Task: Search the records for the word "nextbillion" and report each line that has it.

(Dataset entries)
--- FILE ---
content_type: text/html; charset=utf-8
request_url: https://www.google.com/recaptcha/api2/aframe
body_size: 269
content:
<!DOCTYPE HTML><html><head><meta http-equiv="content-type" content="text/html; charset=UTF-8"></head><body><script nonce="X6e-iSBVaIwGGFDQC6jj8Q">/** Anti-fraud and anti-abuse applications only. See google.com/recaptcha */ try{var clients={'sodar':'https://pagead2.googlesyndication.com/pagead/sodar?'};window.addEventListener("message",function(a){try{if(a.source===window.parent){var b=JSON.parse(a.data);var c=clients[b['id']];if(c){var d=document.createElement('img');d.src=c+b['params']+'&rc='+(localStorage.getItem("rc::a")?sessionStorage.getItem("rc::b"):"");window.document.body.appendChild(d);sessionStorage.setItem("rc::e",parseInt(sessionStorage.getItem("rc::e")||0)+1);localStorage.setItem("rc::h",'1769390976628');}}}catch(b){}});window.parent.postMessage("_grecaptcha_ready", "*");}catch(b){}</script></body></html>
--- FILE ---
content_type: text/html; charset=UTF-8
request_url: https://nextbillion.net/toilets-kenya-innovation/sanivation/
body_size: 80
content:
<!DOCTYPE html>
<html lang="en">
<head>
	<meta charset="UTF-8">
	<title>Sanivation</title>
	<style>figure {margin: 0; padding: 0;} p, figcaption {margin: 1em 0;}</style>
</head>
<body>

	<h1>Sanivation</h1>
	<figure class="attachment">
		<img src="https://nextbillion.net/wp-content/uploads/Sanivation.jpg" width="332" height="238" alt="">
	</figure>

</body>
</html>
* * *
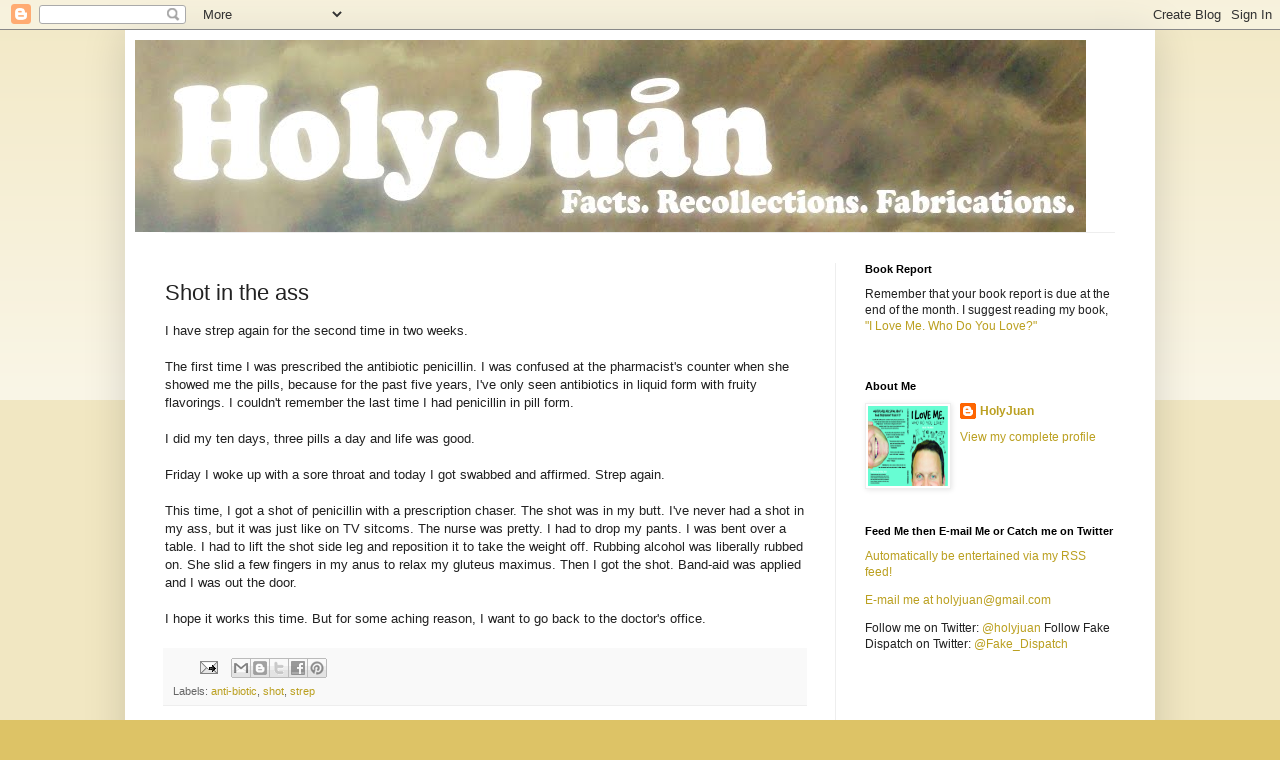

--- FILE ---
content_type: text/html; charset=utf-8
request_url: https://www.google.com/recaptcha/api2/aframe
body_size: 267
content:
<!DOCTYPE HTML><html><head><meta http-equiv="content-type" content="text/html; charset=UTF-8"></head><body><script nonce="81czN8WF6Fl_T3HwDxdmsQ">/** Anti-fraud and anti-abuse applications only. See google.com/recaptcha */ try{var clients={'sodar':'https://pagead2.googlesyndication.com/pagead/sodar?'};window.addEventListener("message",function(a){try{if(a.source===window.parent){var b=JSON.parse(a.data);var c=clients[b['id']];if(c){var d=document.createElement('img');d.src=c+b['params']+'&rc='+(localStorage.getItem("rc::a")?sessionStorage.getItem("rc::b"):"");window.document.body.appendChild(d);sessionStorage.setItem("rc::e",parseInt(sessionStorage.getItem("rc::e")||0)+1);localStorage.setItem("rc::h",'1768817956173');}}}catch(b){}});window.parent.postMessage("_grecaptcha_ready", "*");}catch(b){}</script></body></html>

Response below:
request_url: https://nextbillion.net/toilets-kenya-innovation/sanivation/
		<img src="https://nextbillion.net/wp-content/uploads/Sanivation.jpg" width="332" height="238" alt="">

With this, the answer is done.